● Exercise: All records below are to be set down precisely as written, excluding pictures.

● Records provided:
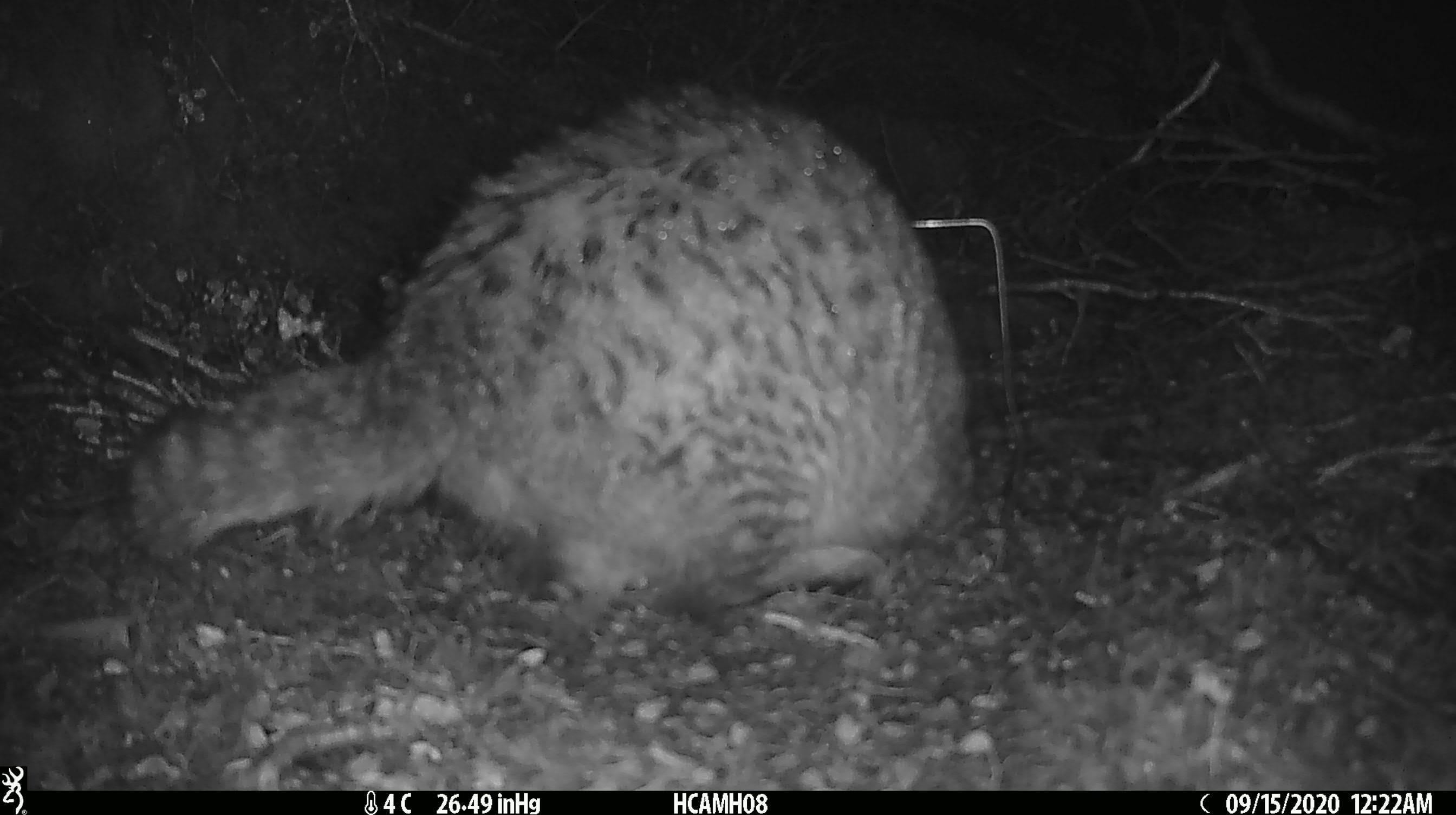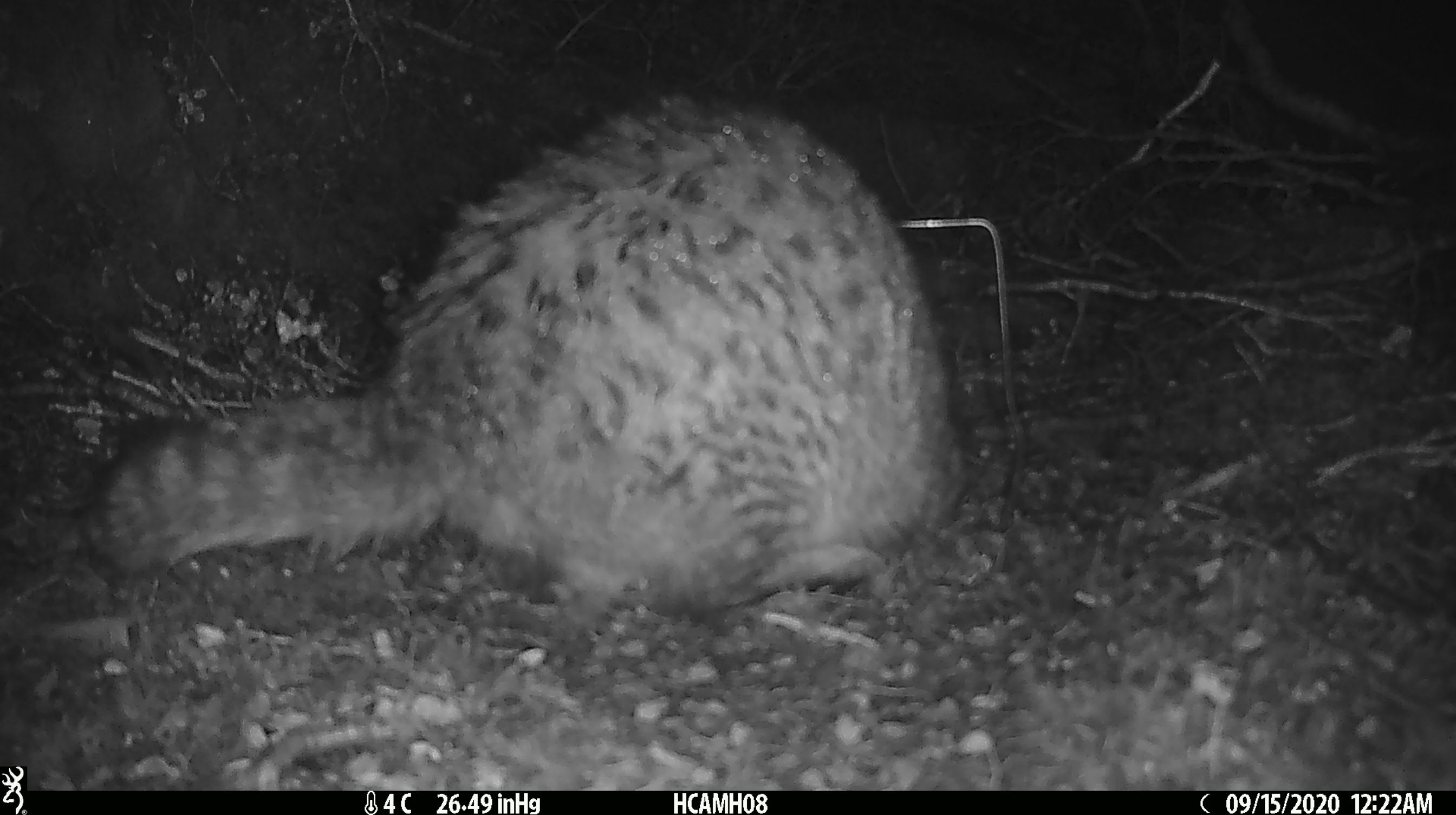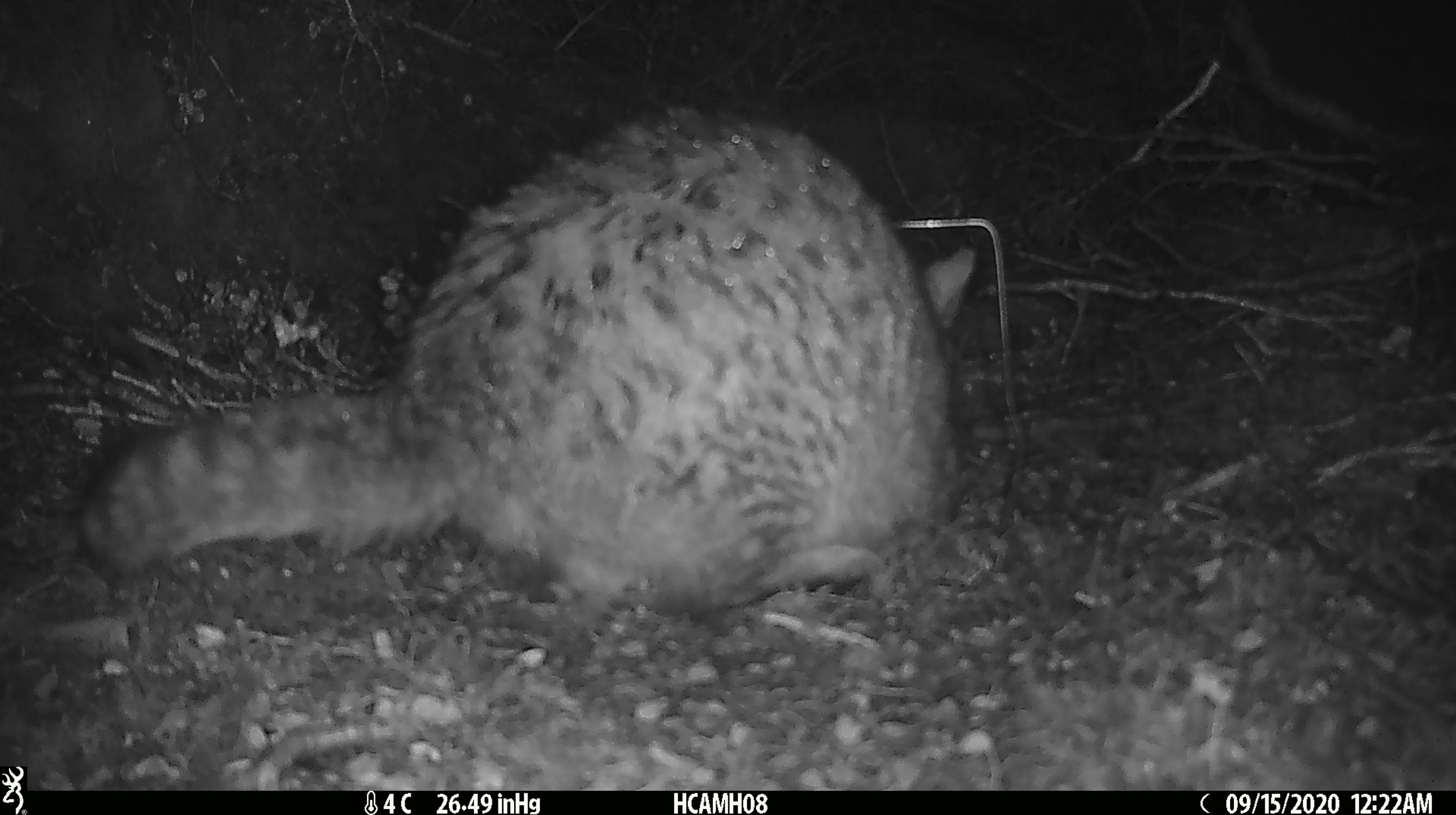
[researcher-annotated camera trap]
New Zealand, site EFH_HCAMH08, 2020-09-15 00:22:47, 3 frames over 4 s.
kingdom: Animalia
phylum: Chordata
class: Mammalia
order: Carnivora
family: Felidae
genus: Felis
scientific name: Felis catus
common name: domestic cat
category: cat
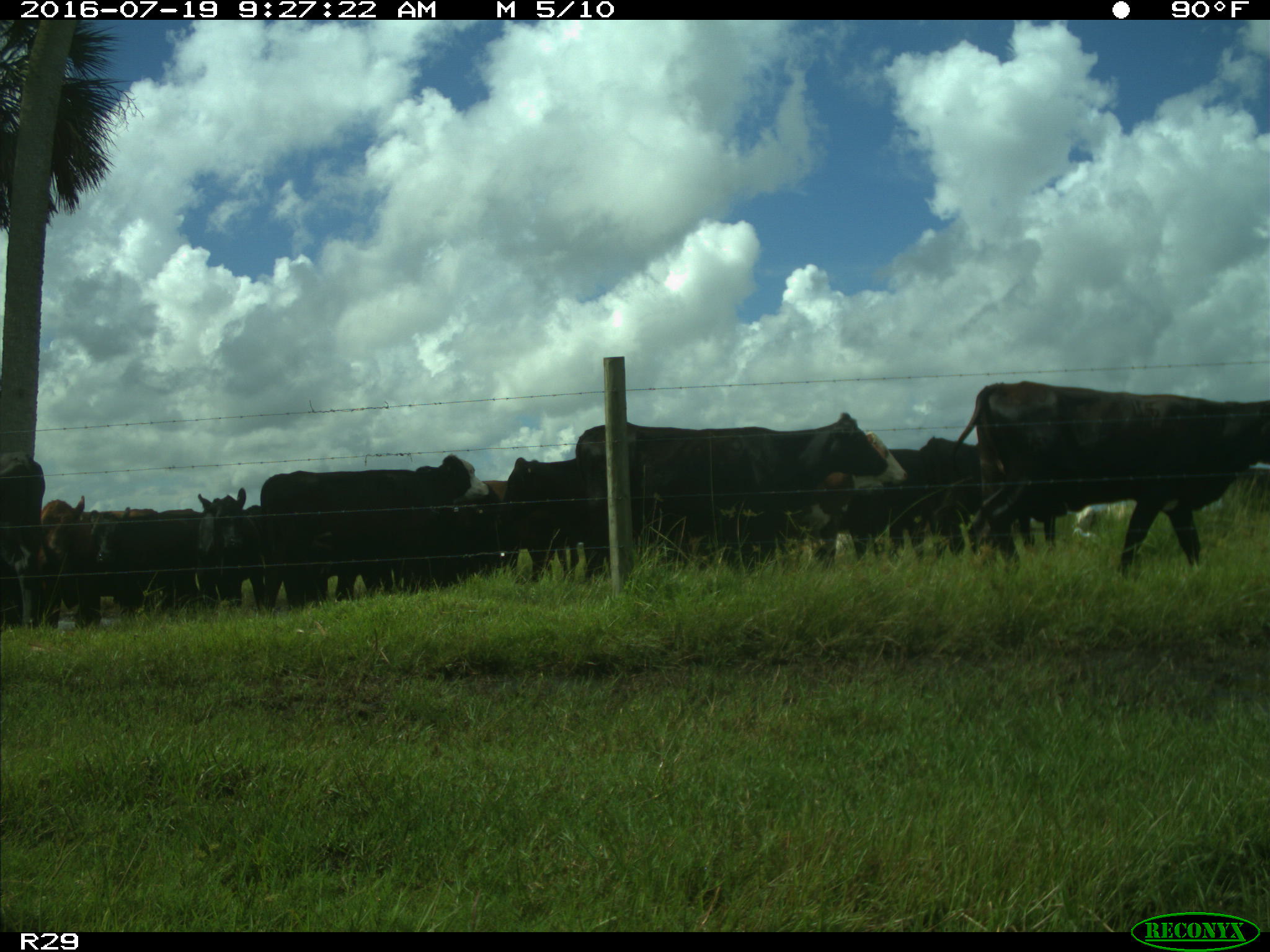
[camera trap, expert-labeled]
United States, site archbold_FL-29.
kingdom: Animalia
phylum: Chordata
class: Mammalia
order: Artiodactyla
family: Bovidae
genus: Bos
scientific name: Bos taurus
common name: domestic cow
Bos taurus (domestic cow).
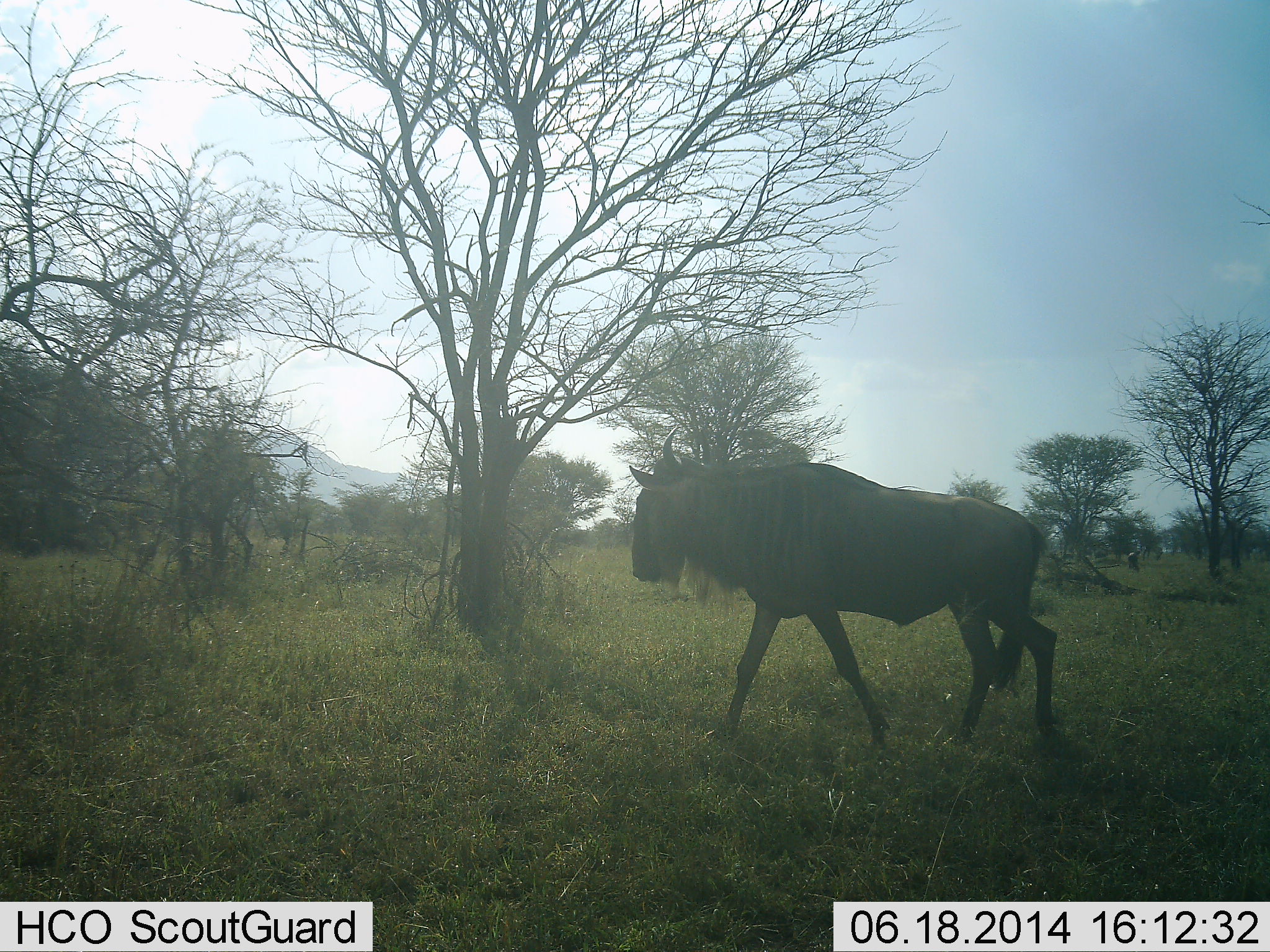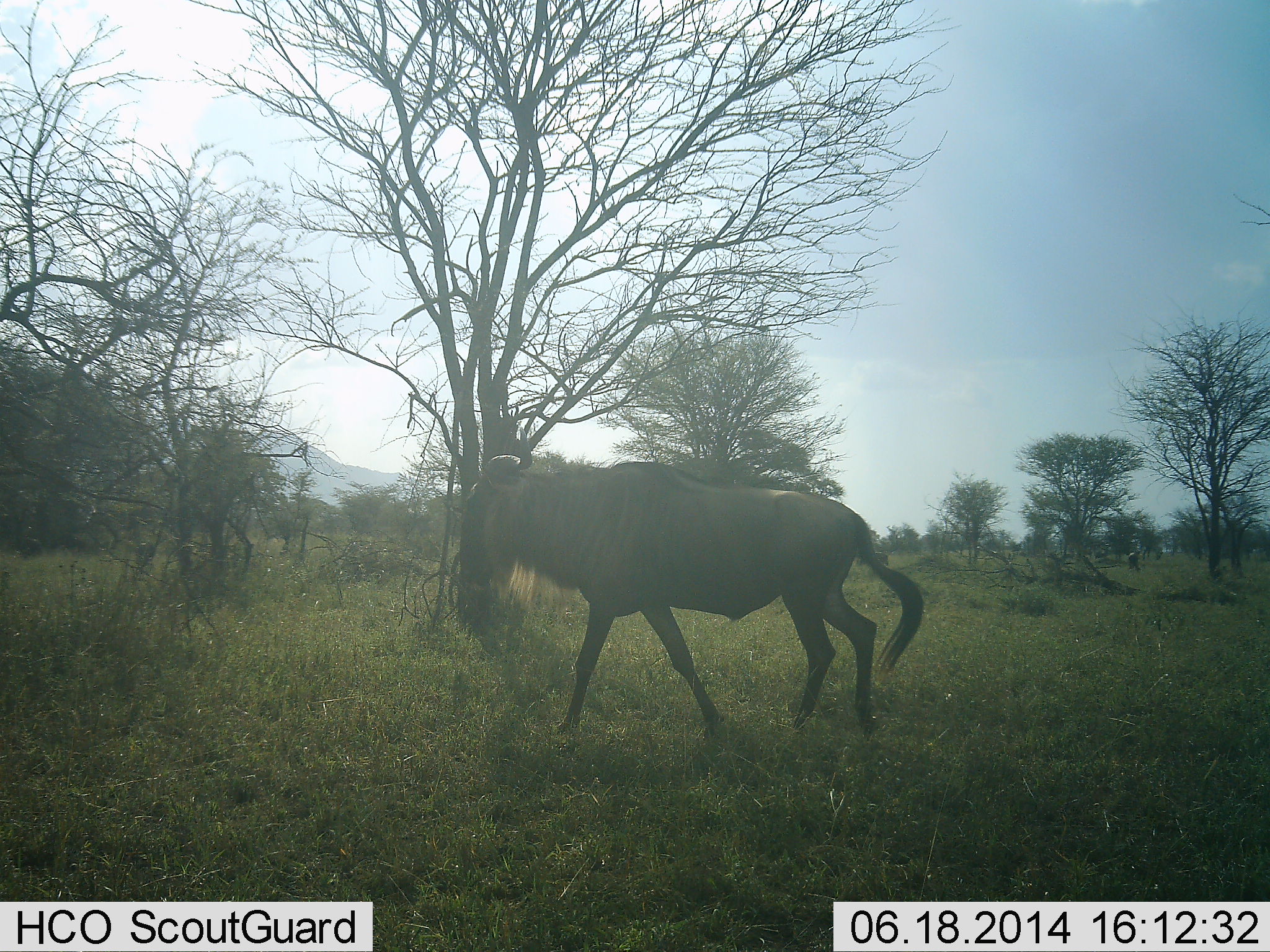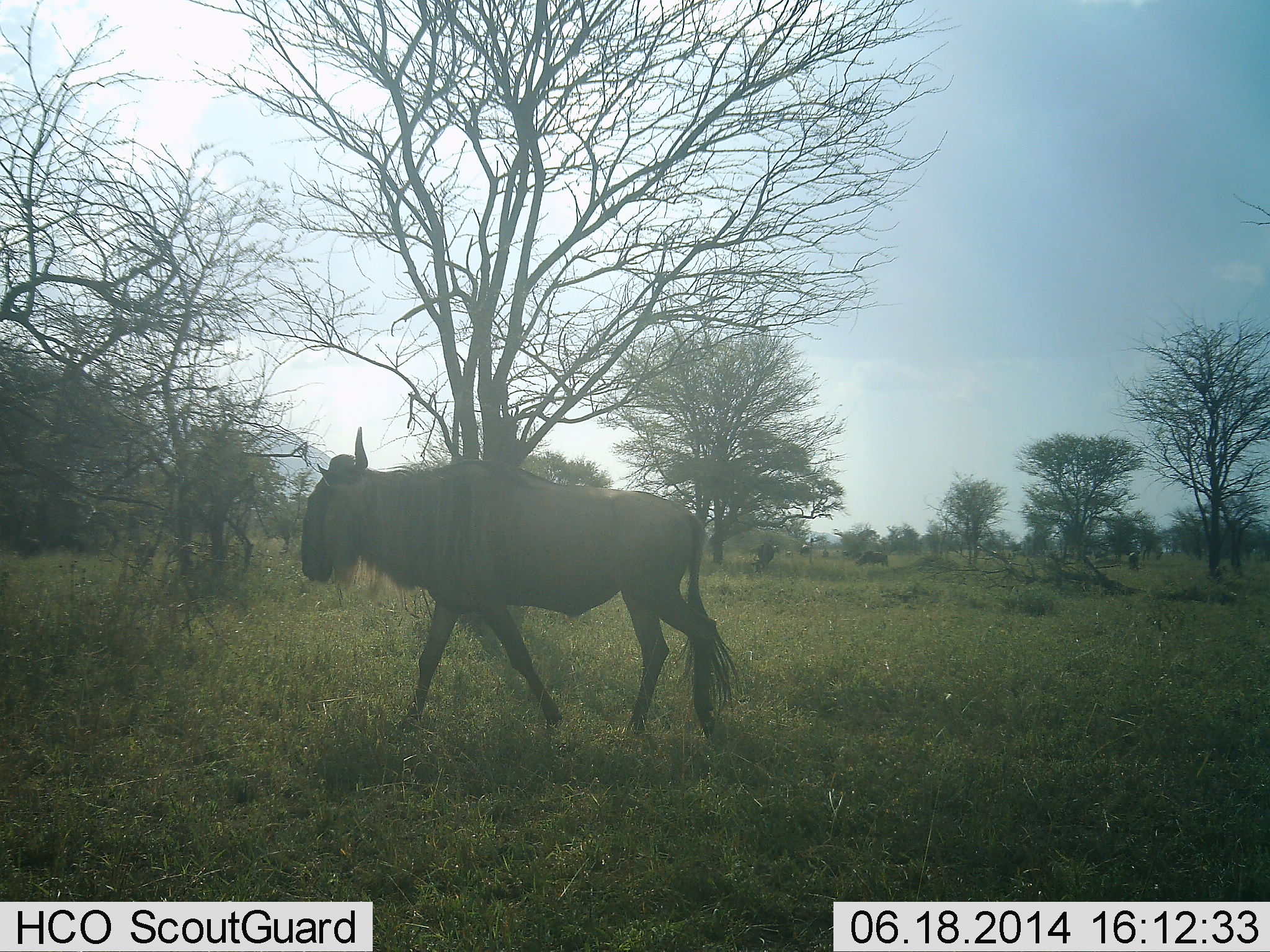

● Solution to the problem:
[researcher-annotated camera trap]
New Zealand, site EFH_HCAMH08, 2020-09-15 00:22:47, 3 frames over 4 s.
kingdom: Animalia
phylum: Chordata
class: Mammalia
order: Carnivora
family: Felidae
genus: Felis
scientific name: Felis catus
common name: domestic cat
category: cat
[camera trap, expert-labeled]
United States, site archbold_FL-29.
kingdom: Animalia
phylum: Chordata
class: Mammalia
order: Artiodactyla
family: Bovidae
genus: Bos
scientific name: Bos taurus
common name: domestic cow
Bos taurus (domestic cow).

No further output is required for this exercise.